• [Job] Copy out, word for word and in full, the extract on truth and conscience in politics and the law.

• [Selected extract]

Published on
14 October 2004

Truth and Conscience in Politics and the Law

By: Lord Brennan

ABOUT

Lord Brennan, QC was Chairman of the Bar, England and Wales, 1999 Seminar on 14 October 2004 

Introduction

Pilate said to Jesus, “So you are a king?’  Jesus answered, “You say that I am a king.  For this I was born, and for this I have come into the world, to bear witness to the truth.  Everyone who is of the truth hears my voice.’ Pilate said to him, “What is truth?

John xviii.37

Just as fashion creates taste, so too does it create justice

Pascal, “Thoughts’, no. 309.

There is a strong modern connection between these two themes of truth and justice represented by the law.  Pilate and Pascal anticipate that truth and law are vague principles, hard to define, and loosely to be applied.  The autonomy of the individual operating in a utilitarian and “morally homeless’ society represent the order of the present day. Everyone proclaims their rights, but barely mention their responsibilities. Only 20% have trust in politicians.  The law is expected to reflect the life of the individual rather than the society in which he or she lives.  Need it be so?  Are truth and conscience not the key stones of a moral and ethical framework within which we should conduct ourselves both in politics and the law? Post war modern relativism ought not to survive.  The profound message is that of Augustine – the whole of humanity is “a community of truth’.

• [Given information]
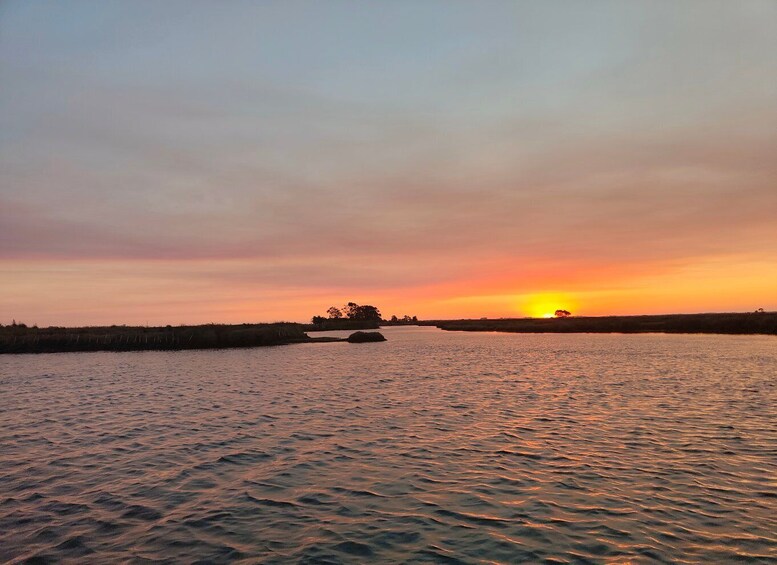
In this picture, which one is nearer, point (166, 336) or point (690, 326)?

• [Output for this exercise]
Published on
14 October 2004

Truth and Conscience in Politics and the Law

By: Lord Brennan

ABOUT

Lord Brennan, QC was Chairman of the Bar, England and Wales, 1999 Seminar on 14 October 2004 

Introduction

Pilate said to Jesus, “So you are a king?’  Jesus answered, “You say that I am a king.  For this I was born, and for this I have come into the world, to bear witness to the truth.  Everyone who is of the truth hears my voice.’ Pilate said to him, “What is truth?

John xviii.37

Just as fashion creates taste, so too does it create justice

Pascal, “Thoughts’, no. 309.

There is a strong modern connection between these two themes of truth and justice represented by the law.  Pilate and Pascal anticipate that truth and law are vague principles, hard to define, and loosely to be applied.  The autonomy of the individual operating in a utilitarian and “morally homeless’ society represent the order of the present day. Everyone proclaims their rights, but barely mention their responsibilities. Only 20% have trust in politicians.  The law is expected to reflect the life of the individual rather than the society in which he or she lives.  Need it be so?  Are truth and conscience not the key stones of a moral and ethical framework within which we should conduct ourselves both in politics and the law? Post war modern relativism ought not to survive.  The profound message is that of Augustine – the whole of humanity is “a community of truth’.